[Dataset start]

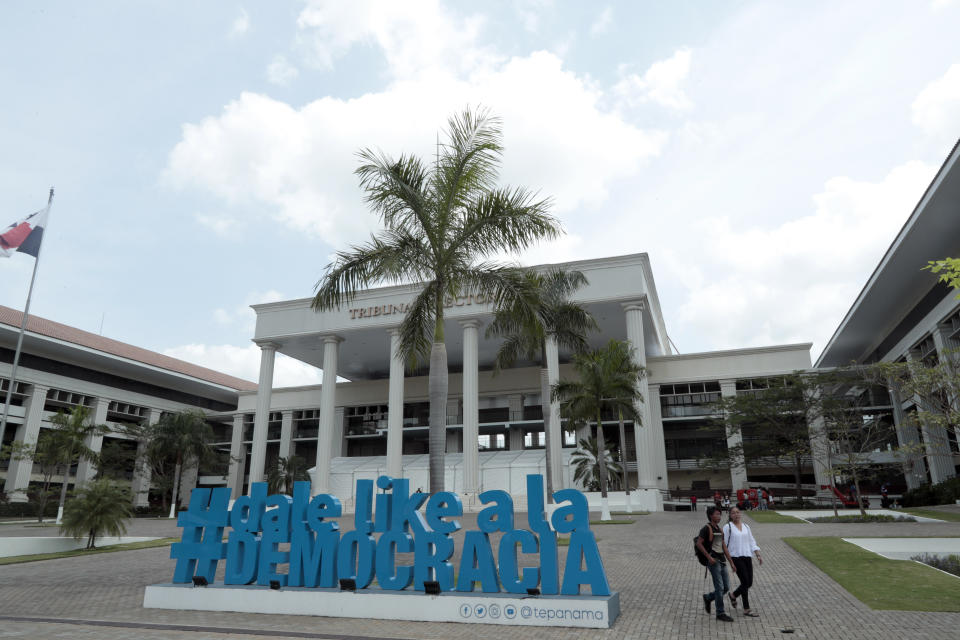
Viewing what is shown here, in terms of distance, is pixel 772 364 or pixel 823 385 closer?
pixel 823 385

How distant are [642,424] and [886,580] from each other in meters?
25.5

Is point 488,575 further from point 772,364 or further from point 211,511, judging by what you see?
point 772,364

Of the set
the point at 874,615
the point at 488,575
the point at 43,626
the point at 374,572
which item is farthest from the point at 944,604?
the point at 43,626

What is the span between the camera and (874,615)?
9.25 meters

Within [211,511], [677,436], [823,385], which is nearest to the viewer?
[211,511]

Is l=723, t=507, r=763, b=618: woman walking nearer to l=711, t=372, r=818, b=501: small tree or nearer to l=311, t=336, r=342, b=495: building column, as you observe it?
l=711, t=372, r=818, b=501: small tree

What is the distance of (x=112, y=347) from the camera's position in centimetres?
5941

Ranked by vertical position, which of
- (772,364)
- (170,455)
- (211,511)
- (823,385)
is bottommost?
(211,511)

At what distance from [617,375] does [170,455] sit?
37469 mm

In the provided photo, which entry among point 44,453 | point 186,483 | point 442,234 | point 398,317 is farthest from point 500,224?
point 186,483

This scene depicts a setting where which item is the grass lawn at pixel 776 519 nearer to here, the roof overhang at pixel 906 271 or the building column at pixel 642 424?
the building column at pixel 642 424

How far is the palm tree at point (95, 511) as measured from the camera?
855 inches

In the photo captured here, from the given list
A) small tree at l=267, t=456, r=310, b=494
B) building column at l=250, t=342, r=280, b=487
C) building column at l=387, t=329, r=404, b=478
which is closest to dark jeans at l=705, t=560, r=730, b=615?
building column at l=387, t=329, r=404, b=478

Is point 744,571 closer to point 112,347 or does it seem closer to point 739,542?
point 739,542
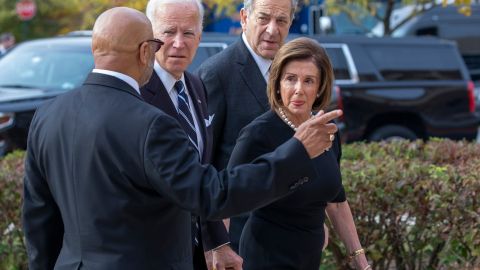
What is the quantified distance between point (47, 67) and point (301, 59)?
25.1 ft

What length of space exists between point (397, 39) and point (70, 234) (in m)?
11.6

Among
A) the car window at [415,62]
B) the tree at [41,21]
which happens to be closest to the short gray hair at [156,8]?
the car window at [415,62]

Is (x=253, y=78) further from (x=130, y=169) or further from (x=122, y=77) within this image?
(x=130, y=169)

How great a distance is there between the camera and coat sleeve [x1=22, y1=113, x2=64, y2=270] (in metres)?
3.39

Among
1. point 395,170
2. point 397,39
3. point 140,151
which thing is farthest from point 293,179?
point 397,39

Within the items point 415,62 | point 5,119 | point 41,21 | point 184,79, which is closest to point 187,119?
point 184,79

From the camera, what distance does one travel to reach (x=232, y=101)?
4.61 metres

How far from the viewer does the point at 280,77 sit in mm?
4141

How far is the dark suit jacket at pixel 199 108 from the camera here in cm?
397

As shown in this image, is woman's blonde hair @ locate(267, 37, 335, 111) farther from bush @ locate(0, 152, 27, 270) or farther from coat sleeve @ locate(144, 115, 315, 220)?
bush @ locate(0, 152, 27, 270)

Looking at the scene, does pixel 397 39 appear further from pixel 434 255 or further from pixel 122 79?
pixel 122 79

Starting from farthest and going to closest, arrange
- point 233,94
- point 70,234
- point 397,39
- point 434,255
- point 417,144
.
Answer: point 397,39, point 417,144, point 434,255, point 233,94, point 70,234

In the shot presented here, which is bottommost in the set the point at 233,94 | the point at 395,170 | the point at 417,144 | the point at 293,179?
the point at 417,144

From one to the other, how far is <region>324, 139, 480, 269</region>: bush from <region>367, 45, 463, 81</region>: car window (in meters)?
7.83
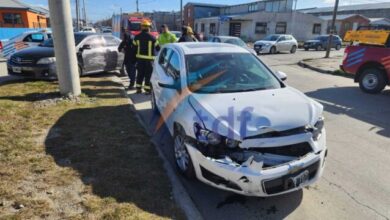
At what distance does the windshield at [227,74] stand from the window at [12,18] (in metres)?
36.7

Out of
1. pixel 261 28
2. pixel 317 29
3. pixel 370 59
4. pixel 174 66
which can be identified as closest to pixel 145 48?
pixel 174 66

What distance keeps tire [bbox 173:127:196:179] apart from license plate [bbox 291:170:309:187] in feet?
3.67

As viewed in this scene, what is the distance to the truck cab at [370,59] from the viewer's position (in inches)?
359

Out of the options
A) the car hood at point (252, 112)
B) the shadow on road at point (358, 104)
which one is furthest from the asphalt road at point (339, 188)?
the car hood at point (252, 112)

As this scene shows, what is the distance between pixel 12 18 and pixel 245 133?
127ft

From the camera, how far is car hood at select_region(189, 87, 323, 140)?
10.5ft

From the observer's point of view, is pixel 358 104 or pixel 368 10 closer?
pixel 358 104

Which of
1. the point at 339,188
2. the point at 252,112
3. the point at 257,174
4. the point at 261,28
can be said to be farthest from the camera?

[Dataset end]

▶ [Task directions]:
Set the listing down in full and exactly. Pictures within it should not appear in the copy.

▶ [Task result]:
Viewing what is shown here, in terms of distance, is pixel 772 364 or pixel 823 385 closer?
pixel 823 385

How distant are [642,424] and [886,580] from each other in meters?
25.5

Is point 488,575 further from point 772,364 or further from point 211,511, judging by what you see?
point 772,364

Of the set
the point at 874,615
the point at 488,575
the point at 43,626
the point at 374,572
which item is farthest from the point at 944,604?
the point at 43,626

What is the span between the camera and (874,615)?
9.25 meters

Within [211,511], [677,436], [823,385], which is nearest to the viewer?
[211,511]

Is l=723, t=507, r=763, b=618: woman walking nearer to l=711, t=372, r=818, b=501: small tree or nearer to l=311, t=336, r=342, b=495: building column, as you observe it?
l=711, t=372, r=818, b=501: small tree

What is the distance of (x=112, y=347) from the camera's position in centimetres?
5941

Ranked by vertical position, which of
- (772,364)
- (170,455)
- (211,511)
- (823,385)
is bottommost?
(211,511)

At what distance from [617,375] does [170,455] sit?
37469 mm

In the provided photo, which entry among point 44,453 | point 186,483 | point 442,234 | point 398,317 is farthest from point 500,224?
point 186,483

This scene depicts a setting where which item is the grass lawn at pixel 776 519 nearer to here, the roof overhang at pixel 906 271 or the building column at pixel 642 424?
the building column at pixel 642 424

How far is the palm tree at point (95, 511) as measured from the camera?
855 inches

In the photo captured here, from the given list
A) small tree at l=267, t=456, r=310, b=494
B) building column at l=250, t=342, r=280, b=487
C) building column at l=387, t=329, r=404, b=478
which is closest to dark jeans at l=705, t=560, r=730, b=615?
building column at l=387, t=329, r=404, b=478

Is point 744,571 closer to point 112,347 or does it seem closer to point 739,542?
point 739,542
What is the quantified distance between point (47, 67) and point (301, 59)?
25.1 ft

What length of space exists between point (397, 39) and point (70, 234) (in m)?
11.6

Among
A) the car window at [415,62]
B) the tree at [41,21]
which happens to be closest to the short gray hair at [156,8]?
the car window at [415,62]

Is (x=253, y=78) further from (x=130, y=169) or further from (x=122, y=77) within this image?
(x=130, y=169)

How great a distance is there between the camera and coat sleeve [x1=22, y1=113, x2=64, y2=270] (in metres)?
3.39

Among
1. point 395,170
2. point 397,39
3. point 140,151
which thing is farthest from point 293,179?
point 397,39

Within the items point 415,62 | point 5,119 | point 41,21 | point 184,79, which is closest to point 187,119?
point 184,79

From the camera, what distance does one travel to reach (x=232, y=101)?
4.61 metres

How far from the viewer does the point at 280,77 sit in mm?
4141

How far is the dark suit jacket at pixel 199 108 from the camera here in cm?
397

As shown in this image, is woman's blonde hair @ locate(267, 37, 335, 111) farther from bush @ locate(0, 152, 27, 270) or farther from coat sleeve @ locate(144, 115, 315, 220)?
bush @ locate(0, 152, 27, 270)

Looking at the scene, does pixel 397 39 appear further from pixel 434 255 or further from pixel 122 79?
pixel 122 79

Starting from farthest and going to closest, arrange
- point 233,94
- point 70,234
- point 397,39
- point 434,255
- point 417,144
.
Answer: point 397,39, point 417,144, point 434,255, point 233,94, point 70,234

In the shot presented here, which is bottommost in the set the point at 233,94 | the point at 395,170 | the point at 417,144 | the point at 293,179?
the point at 417,144

From one to the other, how far is <region>324, 139, 480, 269</region>: bush from <region>367, 45, 463, 81</region>: car window (in meters)?
7.83
At what distance does the windshield at [227,74] stand from the window at [12,18] (in metres)?
36.7

Out of
1. pixel 261 28
2. pixel 317 29
3. pixel 370 59
4. pixel 174 66
which can be identified as closest to pixel 145 48?
pixel 174 66

What distance keeps tire [bbox 173:127:196:179] apart from license plate [bbox 291:170:309:187] in feet?
3.67

As viewed in this scene, what is the distance to the truck cab at [370,59] from the viewer's position (in inches)?
359

Out of the options
A) the car hood at point (252, 112)
B) the shadow on road at point (358, 104)
which one is furthest from the asphalt road at point (339, 188)?
the car hood at point (252, 112)

As this scene shows, what is the distance between pixel 12 18 and pixel 245 133?
127ft

From the camera, how far is car hood at select_region(189, 87, 323, 140)?
10.5ft

From the observer's point of view, is pixel 358 104 or pixel 368 10 closer?
pixel 358 104

Which of
1. the point at 339,188
2. the point at 252,112
3. the point at 257,174
4. the point at 261,28
can be said to be farthest from the camera?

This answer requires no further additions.